Start of DOCUMENT PASSAGE
It’s not often that a urological procedure enters popular culture. This particular one however, appeared in a Sherlock Holmes mystery, was the topic of a novel, the name of a cocktail and got a mention in a Marx Brothers film. The procedure was the grafting of testicular tissue of chimpanzees into the testicles of men and was ‘all the rage’ in the 1920’s.

The loss of virility and sexual power has long terrified men. In Homer’s Odyssey the hero, Odysseus, was warned of the terrible power of the witch, Circe. As the reader (originally the listener) of that epic poem, one would wonder what terrors could rival those of the Cyclops, the Sirens or the gauntlet of Scylla and Charybdis. The answer? Circe had the power to render him impotent! Thankfully, the god Hermes had a magical cure. Over the centuries, doctors have fed men the testicles of a variety of animals to improve their virility; and men have gladly taken them. Even beans, which look a little like testicles, have been promoted as having sex-enhancing properties. However, it was not until 1869 that a doctor began to apply scientific thought to this problem.

Charles-Édouard Brown-Séquard (1817-1894) was a famous French physiologist who was getting on a bit. Maybe that was the reason he began experimenting with extract of animal testicles in 1875, injecting this into other animals. In 1889, at the age of 72, he began injecting himself with extract of crushed dog and guinea pig testicles. He told the Société de Biologie in Paris it had increased his mental and physical powers as well as his urine flow and ability to evacuate his bowels!
End of DOCUMENT PASSAGE
• EXERCISE BRIEF: Set down the part of the passage on virility treatments starting with "The loss of" and going on through "to this problem.", without changing a word.
Start of SOURCE MATERIAL
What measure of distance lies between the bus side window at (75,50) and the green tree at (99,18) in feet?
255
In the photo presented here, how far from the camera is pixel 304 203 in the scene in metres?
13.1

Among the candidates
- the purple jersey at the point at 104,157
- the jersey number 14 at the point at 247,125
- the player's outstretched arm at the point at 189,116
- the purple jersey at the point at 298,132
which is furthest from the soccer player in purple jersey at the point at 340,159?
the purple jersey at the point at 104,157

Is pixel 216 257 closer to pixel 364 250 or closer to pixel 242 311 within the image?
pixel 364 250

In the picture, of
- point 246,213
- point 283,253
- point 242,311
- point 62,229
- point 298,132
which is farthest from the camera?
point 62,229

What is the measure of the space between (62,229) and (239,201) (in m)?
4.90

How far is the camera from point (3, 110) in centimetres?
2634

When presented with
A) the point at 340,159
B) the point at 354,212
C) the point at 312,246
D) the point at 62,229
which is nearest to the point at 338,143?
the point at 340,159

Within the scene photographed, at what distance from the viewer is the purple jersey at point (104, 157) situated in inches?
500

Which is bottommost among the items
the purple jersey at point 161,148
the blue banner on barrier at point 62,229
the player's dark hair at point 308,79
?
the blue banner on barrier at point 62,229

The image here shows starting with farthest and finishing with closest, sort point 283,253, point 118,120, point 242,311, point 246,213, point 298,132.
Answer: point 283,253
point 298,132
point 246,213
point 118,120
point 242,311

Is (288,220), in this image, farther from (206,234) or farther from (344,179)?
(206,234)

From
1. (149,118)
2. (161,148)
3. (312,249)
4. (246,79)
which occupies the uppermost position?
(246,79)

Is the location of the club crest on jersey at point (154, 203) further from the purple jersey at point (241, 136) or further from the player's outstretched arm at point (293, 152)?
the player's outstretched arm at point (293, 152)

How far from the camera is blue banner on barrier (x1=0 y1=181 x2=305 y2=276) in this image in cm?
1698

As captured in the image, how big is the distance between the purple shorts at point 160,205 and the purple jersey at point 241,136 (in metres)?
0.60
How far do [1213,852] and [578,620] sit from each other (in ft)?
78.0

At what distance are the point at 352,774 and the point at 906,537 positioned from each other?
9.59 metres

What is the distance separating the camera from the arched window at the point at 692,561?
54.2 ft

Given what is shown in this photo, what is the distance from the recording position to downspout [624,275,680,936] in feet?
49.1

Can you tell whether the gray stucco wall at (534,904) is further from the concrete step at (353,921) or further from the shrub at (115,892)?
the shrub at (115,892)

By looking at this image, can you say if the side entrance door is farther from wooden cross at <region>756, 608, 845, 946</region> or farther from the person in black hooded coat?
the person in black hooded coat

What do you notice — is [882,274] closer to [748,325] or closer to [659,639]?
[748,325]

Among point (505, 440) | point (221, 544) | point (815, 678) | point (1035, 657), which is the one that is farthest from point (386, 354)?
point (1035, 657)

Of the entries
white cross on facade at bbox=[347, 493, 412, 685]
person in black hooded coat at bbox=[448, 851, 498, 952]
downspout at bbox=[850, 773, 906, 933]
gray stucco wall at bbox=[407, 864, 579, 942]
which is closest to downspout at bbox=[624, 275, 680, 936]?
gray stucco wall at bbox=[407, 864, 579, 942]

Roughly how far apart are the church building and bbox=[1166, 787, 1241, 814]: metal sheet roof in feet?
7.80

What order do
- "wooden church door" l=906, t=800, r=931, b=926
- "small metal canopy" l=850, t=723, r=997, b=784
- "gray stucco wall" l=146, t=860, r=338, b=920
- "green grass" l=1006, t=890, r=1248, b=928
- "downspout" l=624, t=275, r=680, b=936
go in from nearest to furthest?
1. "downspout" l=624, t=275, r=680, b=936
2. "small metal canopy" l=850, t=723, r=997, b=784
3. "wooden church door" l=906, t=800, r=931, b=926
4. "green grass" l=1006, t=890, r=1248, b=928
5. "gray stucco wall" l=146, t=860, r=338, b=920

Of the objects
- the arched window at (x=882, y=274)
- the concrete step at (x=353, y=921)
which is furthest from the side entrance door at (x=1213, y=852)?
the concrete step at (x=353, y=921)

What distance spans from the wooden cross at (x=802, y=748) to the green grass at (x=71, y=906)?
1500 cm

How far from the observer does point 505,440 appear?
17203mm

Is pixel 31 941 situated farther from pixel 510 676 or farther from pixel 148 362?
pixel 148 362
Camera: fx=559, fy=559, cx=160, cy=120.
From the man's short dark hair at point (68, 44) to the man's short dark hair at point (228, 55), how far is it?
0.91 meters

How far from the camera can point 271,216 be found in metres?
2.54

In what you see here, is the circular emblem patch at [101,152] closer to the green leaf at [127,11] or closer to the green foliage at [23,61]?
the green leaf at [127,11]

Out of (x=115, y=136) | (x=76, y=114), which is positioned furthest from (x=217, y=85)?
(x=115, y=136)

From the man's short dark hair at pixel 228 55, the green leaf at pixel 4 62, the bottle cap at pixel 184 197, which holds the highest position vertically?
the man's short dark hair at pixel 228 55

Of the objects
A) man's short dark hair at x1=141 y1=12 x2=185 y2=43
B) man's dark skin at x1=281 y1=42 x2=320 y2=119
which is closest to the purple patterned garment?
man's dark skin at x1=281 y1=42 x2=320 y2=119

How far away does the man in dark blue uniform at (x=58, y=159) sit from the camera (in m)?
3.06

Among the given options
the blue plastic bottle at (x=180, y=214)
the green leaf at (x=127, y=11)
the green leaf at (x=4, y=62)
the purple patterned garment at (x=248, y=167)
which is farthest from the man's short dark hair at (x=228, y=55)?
End of SOURCE MATERIAL
• EXPECTED OUTPUT:
The loss of virility and sexual power has long terrified men. In Homer’s Odyssey the hero, Odysseus, was warned of the terrible power of the witch, Circe. As the reader (originally the listener) of that epic poem, one would wonder what terrors could rival those of the Cyclops, the Sirens or the gauntlet of Scylla and Charybdis. The answer? Circe had the power to render him impotent! Thankfully, the god Hermes had a magical cure. Over the centuries, doctors have fed men the testicles of a variety of animals to improve their virility; and men have gladly taken them. Even beans, which look a little like testicles, have been promoted as having sex-enhancing properties. However, it was not until 1869 that a doctor began to apply scientific thought to this problem.